Entries shown:
_ _ _ _

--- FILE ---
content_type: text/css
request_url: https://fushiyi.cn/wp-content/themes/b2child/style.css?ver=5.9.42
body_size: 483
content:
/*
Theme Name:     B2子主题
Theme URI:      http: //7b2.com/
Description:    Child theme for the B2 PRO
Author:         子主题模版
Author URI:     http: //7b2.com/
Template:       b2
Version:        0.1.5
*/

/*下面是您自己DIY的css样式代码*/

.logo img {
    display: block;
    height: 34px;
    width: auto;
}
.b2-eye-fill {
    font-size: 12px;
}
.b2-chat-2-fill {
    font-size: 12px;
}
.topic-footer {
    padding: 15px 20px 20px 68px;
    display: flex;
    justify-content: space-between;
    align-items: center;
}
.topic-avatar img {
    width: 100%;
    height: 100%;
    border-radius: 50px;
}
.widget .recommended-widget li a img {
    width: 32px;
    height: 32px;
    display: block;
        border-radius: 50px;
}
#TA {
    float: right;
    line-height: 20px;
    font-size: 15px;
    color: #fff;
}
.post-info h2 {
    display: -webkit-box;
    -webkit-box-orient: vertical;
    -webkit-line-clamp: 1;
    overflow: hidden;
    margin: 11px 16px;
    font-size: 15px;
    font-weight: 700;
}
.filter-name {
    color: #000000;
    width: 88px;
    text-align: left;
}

_ _ _ _

Reproduce the data in its entirety, matching each character.

--- FILE ---
content_type: text/css
request_url: https://fushiyi.cn/wp-content/themes/b2child/style.css?ver=5.9.42
body_size: 483
content:
/*
Theme Name:     B2子主题
Theme URI:      http: //7b2.com/
Description:    Child theme for the B2 PRO
Author:         子主题模版
Author URI:     http: //7b2.com/
Template:       b2
Version:        0.1.5
*/

/*下面是您自己DIY的css样式代码*/

.logo img {
    display: block;
    height: 34px;
    width: auto;
}
.b2-eye-fill {
    font-size: 12px;
}
.b2-chat-2-fill {
    font-size: 12px;
}
.topic-footer {
    padding: 15px 20px 20px 68px;
    display: flex;
    justify-content: space-between;
    align-items: center;
}
.topic-avatar img {
    width: 100%;
    height: 100%;
    border-radius: 50px;
}
.widget .recommended-widget li a img {
    width: 32px;
    height: 32px;
    display: block;
        border-radius: 50px;
}
#TA {
    float: right;
    line-height: 20px;
    font-size: 15px;
    color: #fff;
}
.post-info h2 {
    display: -webkit-box;
    -webkit-box-orient: vertical;
    -webkit-line-clamp: 1;
    overflow: hidden;
    margin: 11px 16px;
    font-size: 15px;
    font-weight: 700;
}
.filter-name {
    color: #000000;
    width: 88px;
    text-align: left;
}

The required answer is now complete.